I think they even updated this AppNote in August 2012 to cover the current Indigo-Version of eclipse.
Martin
Take a look at http://embsysregview.sourceforge.net/.
Hey, that looks potentially useful. Thanks for the tip! Just installed it and did a few quick tests. The interface for setting register values seems a bit clunky, but for quickly viewing peripheral registers it does the job nicely.
Tested with an stm32f4 discovery board...
edit: looks like setting register values also works nicely as long as you press the right buttons.
Yeah I really like it. Though it threw me for about 20 min before I worked out you had to double click the icon and turn them green for it to monitor the memory location...
I've switched to Eclipse+OOCD+arm-gcc-eabi recently too. I think that learning curve is like almost vertical at the beggining, but after a while you get used to it. And of course it has the merit of forcing you to look deeper inside the MCU, not only "press compile and it just works".
I'm currently using the toolchain with STLink V1 integrated on STM32 VLDiscovery. Works pretty well. I've managed to connect and debug the base STM32F100 on discovery board and also LPC1768 via ST-Link's SWD. Sadly Stellaris Launchpad is not officially supported by OOCD. Although there is an experimental patch which adds Stallaris ICDI compatibility, but one would have to recompile OOCD from source and I don't feel that hardcore yet
I've tried to setup sysregview but i was getting some system-level error (like access violation or something). Anyone of you tried to run that under Windoze 7 32-bit with AVG antivirus installed?
For me it works with this configuration:
Win 7 64bit, Threadfire and Microsoft Security Essentials
Eclipse Version: Indigo Service Release 2; Build id: 20120216-1857
Embedded Systems Register View (SFR); Version 0.2.2
Martin
I've managed to connect and debug ... LPC1768 via ST-Link's SWD.
So the ST-Link works with chips other than ST chips? Just to clarify, you were using SWD with the LPC, not JTAG? I was looking if I could do SWD now with OCD, but it looks like ST-Link is the only one that really works.

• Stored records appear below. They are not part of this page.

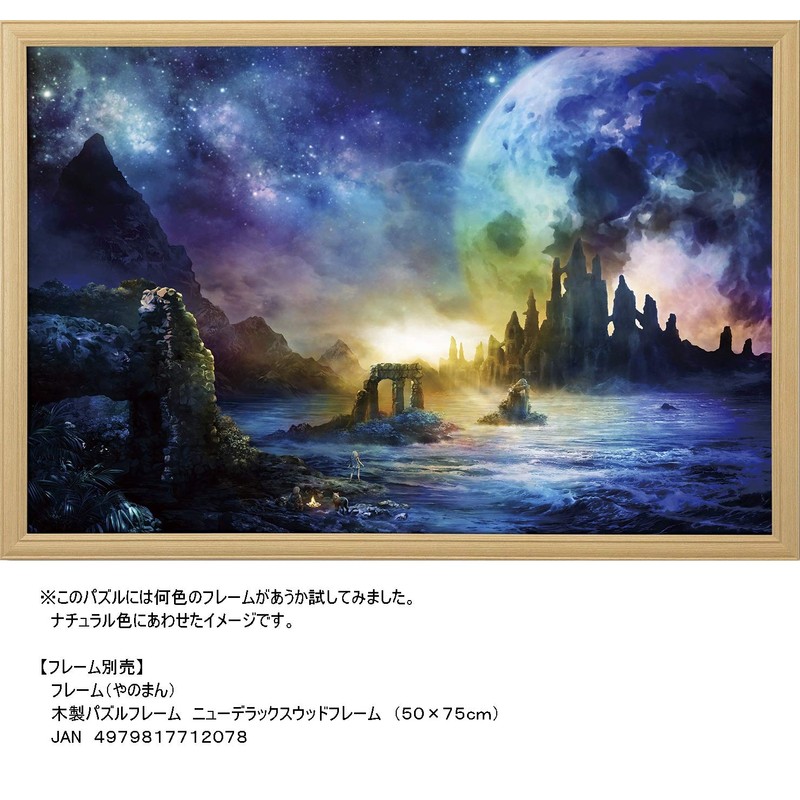 1000 Piece Jigsaw Puzzle Ryota Saito, The Beginning Sky [Light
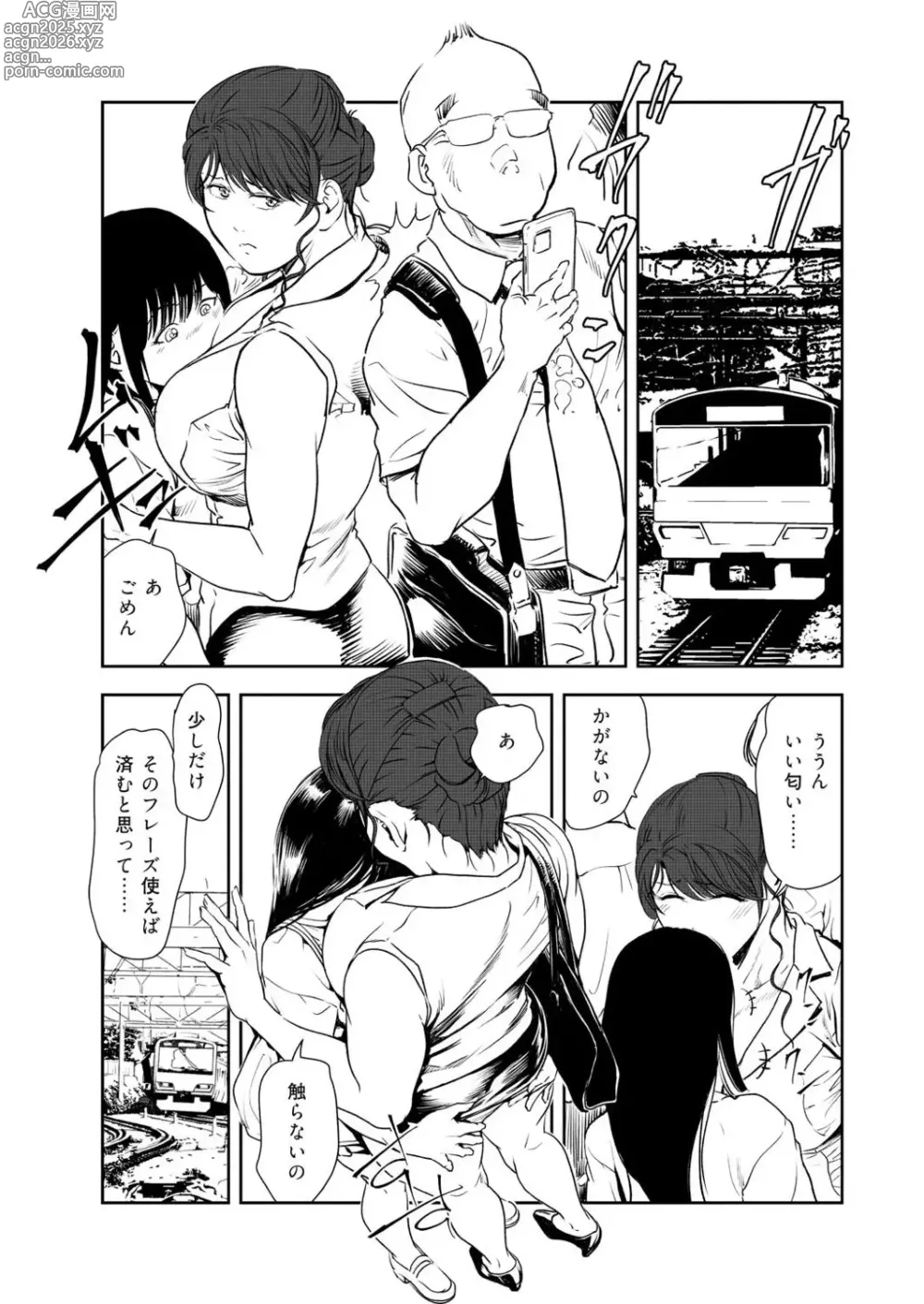 Page 44 of manga Nikuhisyo Yukiko VOL.47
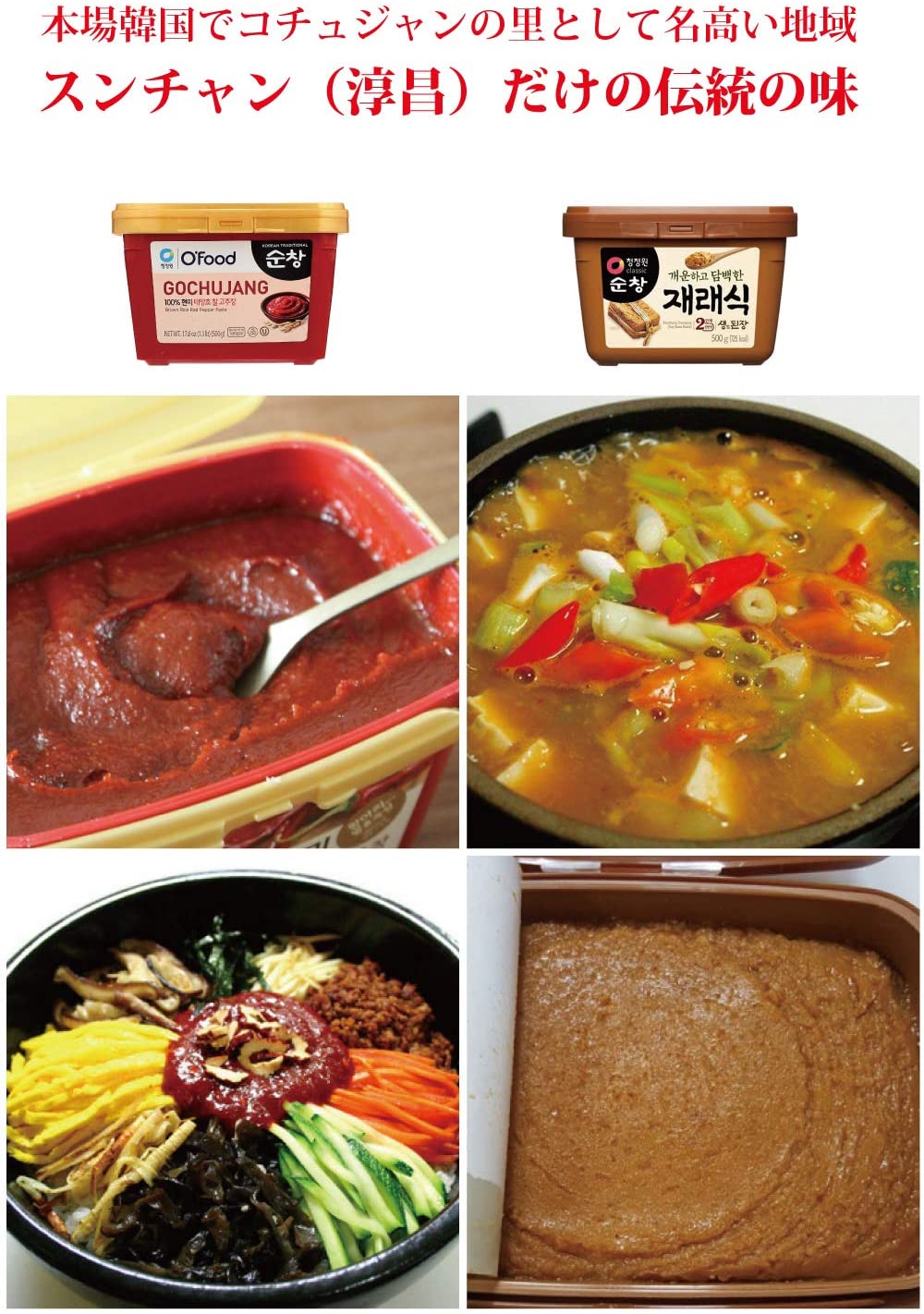 スンチャン コチュジャン 500g テンジャン 500g お得な２点セット 清浄園 | 韓国 唐辛子味噌 韓国味噌 韓国 みそ 韓国の伝統的な調味料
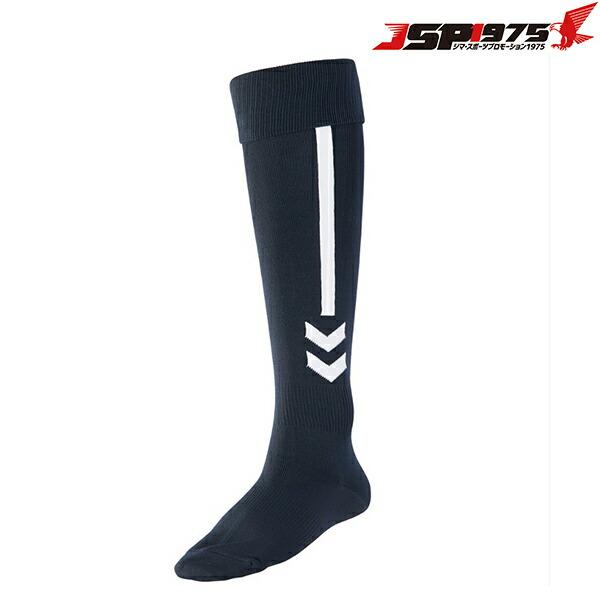 ヒュンメル hummel プラクティスストッキング ネイビー 25-28cm 靴下 ソックス ストッキング 練習用 サッカー フットサル サッカー用品 hag7060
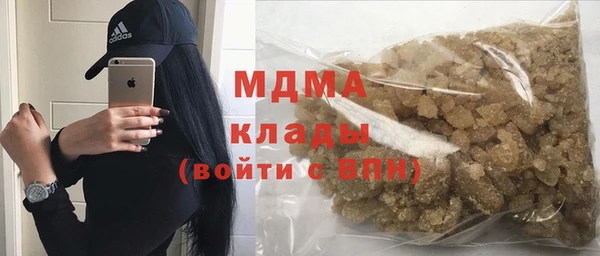 меф VHQ Горнозаводск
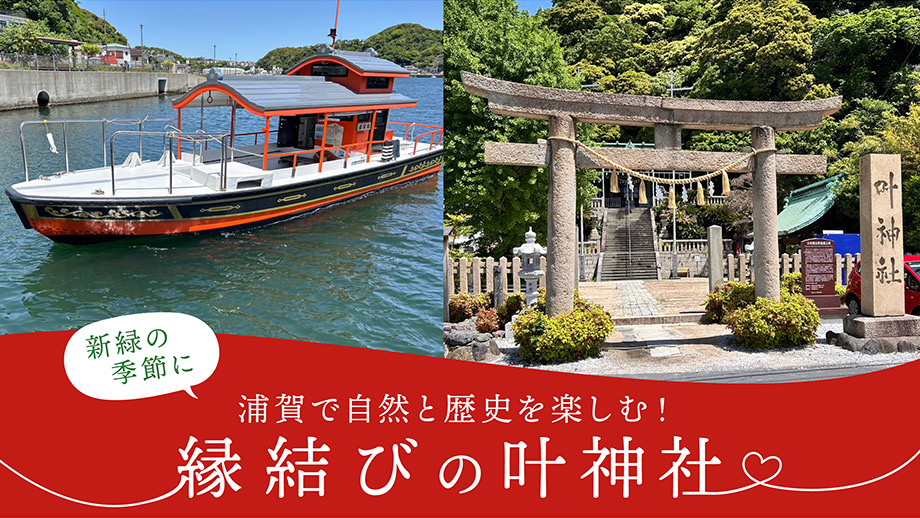 新緑の季節に浦賀で自然と歴史を楽しむ！縁結びの叶神社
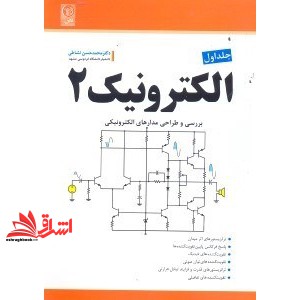 کتاب الکترونیک 2 جلد 1 بررسی و طراحی مدارهای الکترونیکی (موسسه علمی و فرهنگی نص)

The ST-Link says it only does their chips, but if I can use it with my LPC Cortex M0 (SWD only) chips, I'll make the switch.
I did not blink the LED on that LPC, but it seemed to be recognized in OOCD, so I assumed it would work. I will have to check that once again, but I don't have the LPC board anymore (woops+poof+smoke). But i guess same test could be done on Stallaris Launchpad with ICDI disconnected.
I was not able to get the ST-Link to work with an LPC over SWD. I got an error during programming. Using Crossworks, though, not OOCD.
Damn. But thanks for trying.
My test was with Crossworks and LPC1114, so I can't speak for anything else.
Anyway, my j-link clone is fast and cheap, so I only tried the once. Used an ST Link/V2 on my F0 board.